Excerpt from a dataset
--

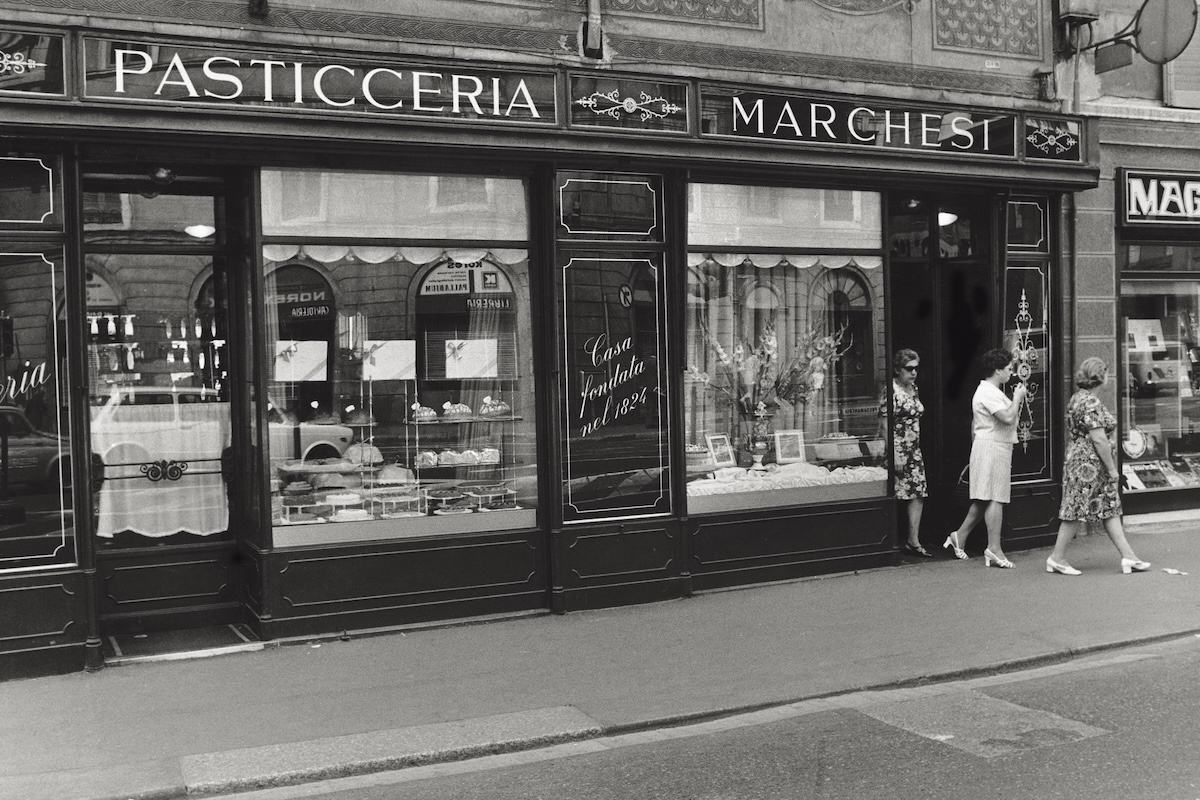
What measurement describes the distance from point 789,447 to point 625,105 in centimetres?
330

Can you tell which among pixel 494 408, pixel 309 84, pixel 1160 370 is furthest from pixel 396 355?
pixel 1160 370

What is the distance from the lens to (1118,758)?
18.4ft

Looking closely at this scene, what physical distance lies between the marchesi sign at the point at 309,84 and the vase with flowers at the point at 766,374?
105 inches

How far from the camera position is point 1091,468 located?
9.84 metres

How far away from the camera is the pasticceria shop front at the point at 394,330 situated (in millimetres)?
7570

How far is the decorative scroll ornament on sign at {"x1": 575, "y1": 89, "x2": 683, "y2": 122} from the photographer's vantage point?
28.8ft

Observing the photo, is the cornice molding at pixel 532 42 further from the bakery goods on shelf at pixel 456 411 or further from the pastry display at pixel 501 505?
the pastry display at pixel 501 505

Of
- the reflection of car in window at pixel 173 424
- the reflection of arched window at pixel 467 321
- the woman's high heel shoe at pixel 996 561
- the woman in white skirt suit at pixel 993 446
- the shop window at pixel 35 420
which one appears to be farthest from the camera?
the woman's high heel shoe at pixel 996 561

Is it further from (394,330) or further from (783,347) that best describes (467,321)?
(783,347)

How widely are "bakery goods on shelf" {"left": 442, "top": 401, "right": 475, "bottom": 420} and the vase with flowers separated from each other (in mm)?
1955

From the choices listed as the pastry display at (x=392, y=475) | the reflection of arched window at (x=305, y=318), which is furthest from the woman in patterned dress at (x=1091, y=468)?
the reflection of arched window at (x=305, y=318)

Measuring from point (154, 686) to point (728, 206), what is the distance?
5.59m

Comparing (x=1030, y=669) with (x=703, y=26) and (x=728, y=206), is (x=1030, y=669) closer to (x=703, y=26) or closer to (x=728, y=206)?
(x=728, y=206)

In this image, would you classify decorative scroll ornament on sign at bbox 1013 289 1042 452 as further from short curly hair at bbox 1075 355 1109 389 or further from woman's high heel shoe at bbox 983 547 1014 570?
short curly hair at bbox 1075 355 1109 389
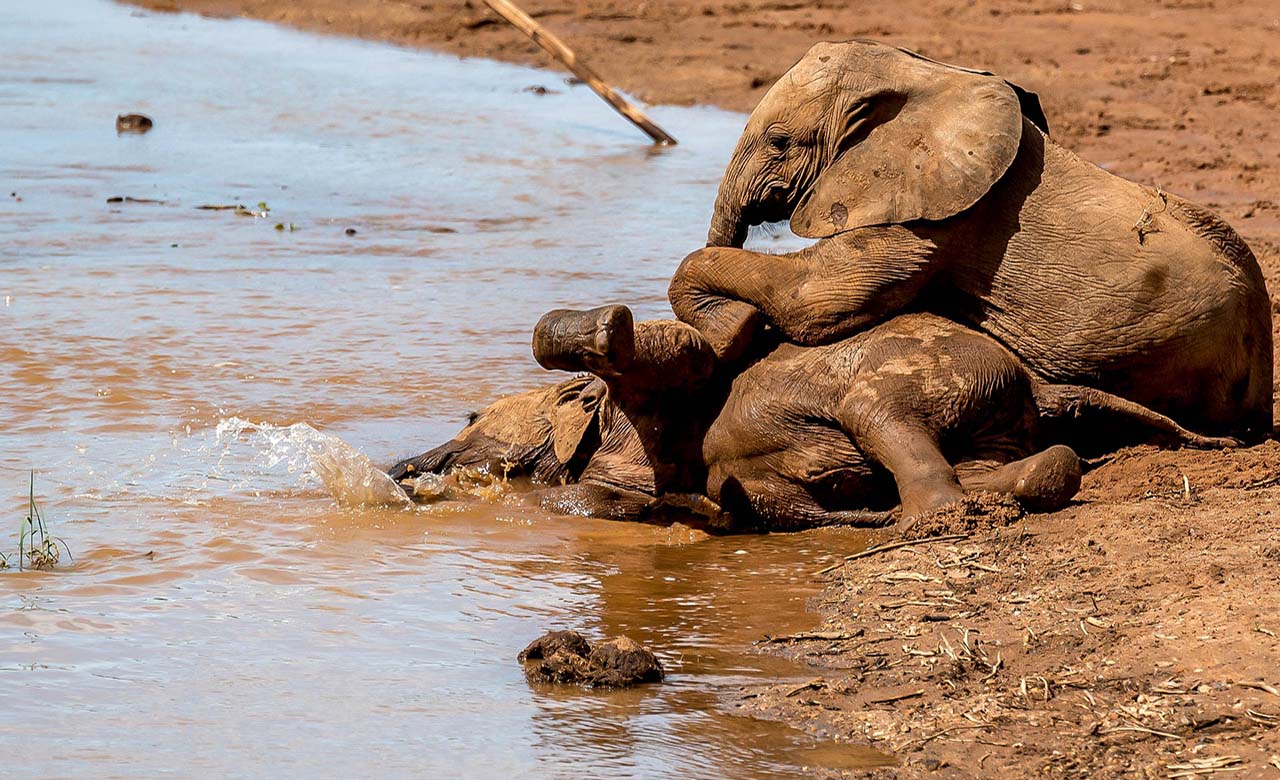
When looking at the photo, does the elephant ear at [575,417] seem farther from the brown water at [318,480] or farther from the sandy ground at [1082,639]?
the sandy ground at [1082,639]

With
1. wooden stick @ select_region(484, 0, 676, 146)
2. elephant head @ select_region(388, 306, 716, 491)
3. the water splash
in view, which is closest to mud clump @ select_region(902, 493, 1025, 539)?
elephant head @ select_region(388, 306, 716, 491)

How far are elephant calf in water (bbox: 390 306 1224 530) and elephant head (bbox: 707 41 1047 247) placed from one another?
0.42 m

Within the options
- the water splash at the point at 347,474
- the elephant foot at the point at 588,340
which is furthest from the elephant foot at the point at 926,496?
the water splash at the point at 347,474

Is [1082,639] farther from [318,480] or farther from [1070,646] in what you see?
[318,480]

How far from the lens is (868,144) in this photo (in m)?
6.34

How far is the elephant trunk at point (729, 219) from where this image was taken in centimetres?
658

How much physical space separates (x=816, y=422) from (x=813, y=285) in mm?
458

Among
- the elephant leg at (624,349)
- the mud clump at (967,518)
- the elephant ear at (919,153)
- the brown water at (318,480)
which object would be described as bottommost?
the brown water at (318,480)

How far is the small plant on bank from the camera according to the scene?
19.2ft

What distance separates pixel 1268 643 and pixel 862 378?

--

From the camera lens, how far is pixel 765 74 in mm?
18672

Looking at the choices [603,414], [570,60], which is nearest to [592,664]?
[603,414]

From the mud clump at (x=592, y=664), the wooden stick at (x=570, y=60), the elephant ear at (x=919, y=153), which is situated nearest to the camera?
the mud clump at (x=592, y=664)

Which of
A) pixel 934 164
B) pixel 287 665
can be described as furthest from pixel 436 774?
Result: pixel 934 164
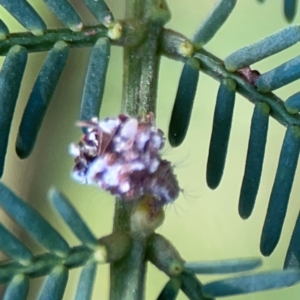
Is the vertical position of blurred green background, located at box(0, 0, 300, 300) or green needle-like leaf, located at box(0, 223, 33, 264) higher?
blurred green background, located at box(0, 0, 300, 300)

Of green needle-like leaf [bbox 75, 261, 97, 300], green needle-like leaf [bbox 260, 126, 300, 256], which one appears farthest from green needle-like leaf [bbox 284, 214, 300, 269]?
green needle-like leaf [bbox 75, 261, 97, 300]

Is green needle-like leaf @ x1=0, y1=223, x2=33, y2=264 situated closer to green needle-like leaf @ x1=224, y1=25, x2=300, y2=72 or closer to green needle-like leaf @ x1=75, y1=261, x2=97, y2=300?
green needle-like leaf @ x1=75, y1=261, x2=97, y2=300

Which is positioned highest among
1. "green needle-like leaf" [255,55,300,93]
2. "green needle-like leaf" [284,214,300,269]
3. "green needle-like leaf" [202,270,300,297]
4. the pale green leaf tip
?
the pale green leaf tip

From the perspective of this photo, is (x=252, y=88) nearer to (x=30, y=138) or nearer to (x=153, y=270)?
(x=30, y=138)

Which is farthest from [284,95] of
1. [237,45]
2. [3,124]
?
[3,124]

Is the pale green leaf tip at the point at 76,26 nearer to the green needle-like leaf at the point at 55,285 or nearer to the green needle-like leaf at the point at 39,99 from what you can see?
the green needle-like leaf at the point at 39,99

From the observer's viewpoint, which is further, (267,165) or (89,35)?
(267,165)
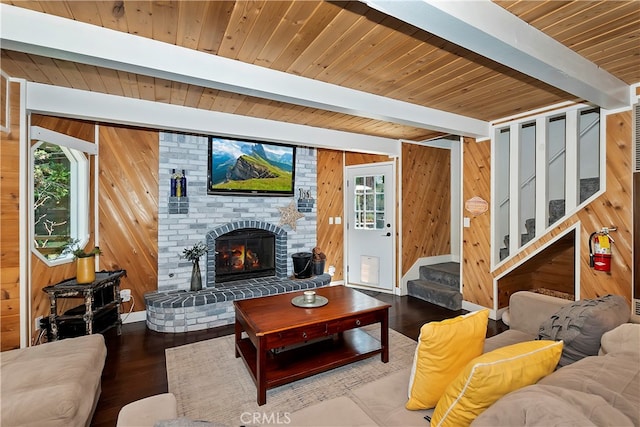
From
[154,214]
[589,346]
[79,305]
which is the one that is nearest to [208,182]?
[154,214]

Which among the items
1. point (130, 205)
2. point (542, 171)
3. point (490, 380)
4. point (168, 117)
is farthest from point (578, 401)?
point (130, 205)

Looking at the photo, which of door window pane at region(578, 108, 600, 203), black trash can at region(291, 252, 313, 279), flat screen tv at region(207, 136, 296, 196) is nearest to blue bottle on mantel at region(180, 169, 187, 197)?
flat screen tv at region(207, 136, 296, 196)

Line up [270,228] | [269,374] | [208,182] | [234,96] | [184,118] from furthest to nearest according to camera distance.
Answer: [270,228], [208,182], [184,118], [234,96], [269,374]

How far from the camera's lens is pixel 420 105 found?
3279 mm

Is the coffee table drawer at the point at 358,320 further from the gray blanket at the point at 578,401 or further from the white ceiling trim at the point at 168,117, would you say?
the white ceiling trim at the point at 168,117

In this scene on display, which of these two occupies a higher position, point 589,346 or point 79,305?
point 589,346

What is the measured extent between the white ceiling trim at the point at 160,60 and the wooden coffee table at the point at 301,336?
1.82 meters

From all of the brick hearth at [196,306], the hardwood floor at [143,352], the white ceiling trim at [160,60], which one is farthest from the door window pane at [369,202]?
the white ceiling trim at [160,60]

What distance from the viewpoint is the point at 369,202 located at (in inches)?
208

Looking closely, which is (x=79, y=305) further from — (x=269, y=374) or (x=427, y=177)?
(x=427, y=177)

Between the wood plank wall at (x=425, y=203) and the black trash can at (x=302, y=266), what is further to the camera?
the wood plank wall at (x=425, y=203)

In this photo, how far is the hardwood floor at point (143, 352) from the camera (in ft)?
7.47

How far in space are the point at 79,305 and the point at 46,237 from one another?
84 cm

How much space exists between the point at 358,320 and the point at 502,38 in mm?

--

Count the lines in the records above that contain the word "lens". Reply with the number only.

### ANSWER FOR THIS EXERCISE:
4